Le deuil est une expérience douloureuse universelle, mais profondément personnelle. Pourtant, il reste souvent entouré de silence et de maladresse, devenant presque parfois tabou. On entend fréquemment des injonctions comme « sois fort », « le temps guérit tout » ou « il faut avancer », ce qui peut créer un sentiment de pression.
En tant que kinésiologue, j’observe régulièrement que le deuil ne se vit pas uniquement dans la tête. Il traverse le corps, le système nerveux et les émotions, parfois de manière subtile, parfois de façon intense.
Dans cet article, découvrez comment la kinésiologie peut aider à traverser le deuil, en écoutant le corps et en libérant le stress émotionnel.
Qu’est-ce que le deuil, au-delà de la perte d’un être cher ?
Le deuil est la réaction émotionnelle, psychologique et physique à la perte d’un être, d’une relation, d’un projet ou d’un élément important de sa vie.
Il se manifeste par des sentiments de tristesse, de colère, de nostalgie, de culpabilité ou d’incompréhension, ainsi que par des réactions corporelles comme la fatigue, le manque d’appétit, des troubles du sommeil ou des tensions physiques.

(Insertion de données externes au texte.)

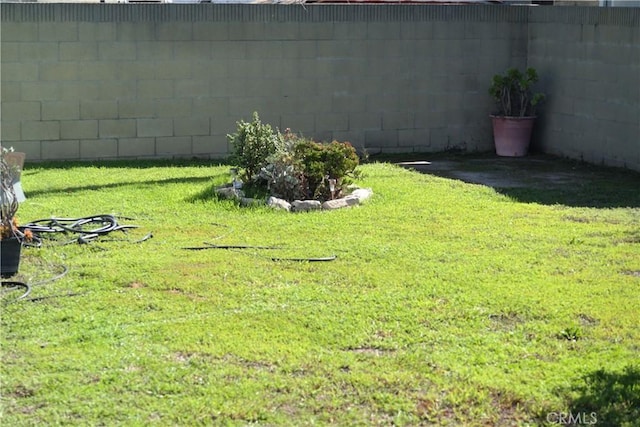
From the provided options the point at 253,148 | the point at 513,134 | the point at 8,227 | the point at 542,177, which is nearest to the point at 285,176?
the point at 253,148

Le deuil est un processus normal et nécessaire pour intégrer la perte et s’adapter à une nouvelle réalité.
On associe souvent le deuil à la perte d’une personne aimée. Pourtant, le deuil peut prendre de nombreuses formes.

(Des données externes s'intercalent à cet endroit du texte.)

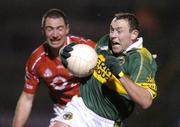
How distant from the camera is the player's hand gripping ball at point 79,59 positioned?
6.49 metres

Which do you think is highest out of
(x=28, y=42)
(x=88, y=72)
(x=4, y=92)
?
(x=88, y=72)

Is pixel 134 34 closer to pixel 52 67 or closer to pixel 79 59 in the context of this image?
pixel 79 59

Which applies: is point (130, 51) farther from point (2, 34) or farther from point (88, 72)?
point (2, 34)

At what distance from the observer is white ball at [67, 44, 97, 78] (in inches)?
256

Il peut s’agir de la perte :
d’une relation ou d’un couple (même pour celui qui est parti)
d’un animal
d'un emploi ou d'une identité professionnelle
d'un projet de vie
de capacités physiques ou de la santé
d'une grossesse ou d'un enfant attendu
d'une sécurité, d'un repère ou d'une version de soi
d'une situation (l'enfance que l'on a pas eue, le parent parfait etc...)
Dans tous les cas, le corps vit une rupture, une fin ou un changement brutal. Pour le système nerveux, une perte reste une perte, quelle que soit sa nature.
Les étapes du deuil : un repère, pas une obligation

Les “étapes du deuil” peuvent servir de repères, mais elles ne sont ni fixes ni linéaires.
Certaines personnes ressentent de la colère très tôt, d’autres jamais. On peut se sentir apaisé un jour et submergé le lendemain. Il n’y a pas de chronologie idéale, ni de délai “normal”.
Chaque deuil est singulier, et le corps suit son propre tempo.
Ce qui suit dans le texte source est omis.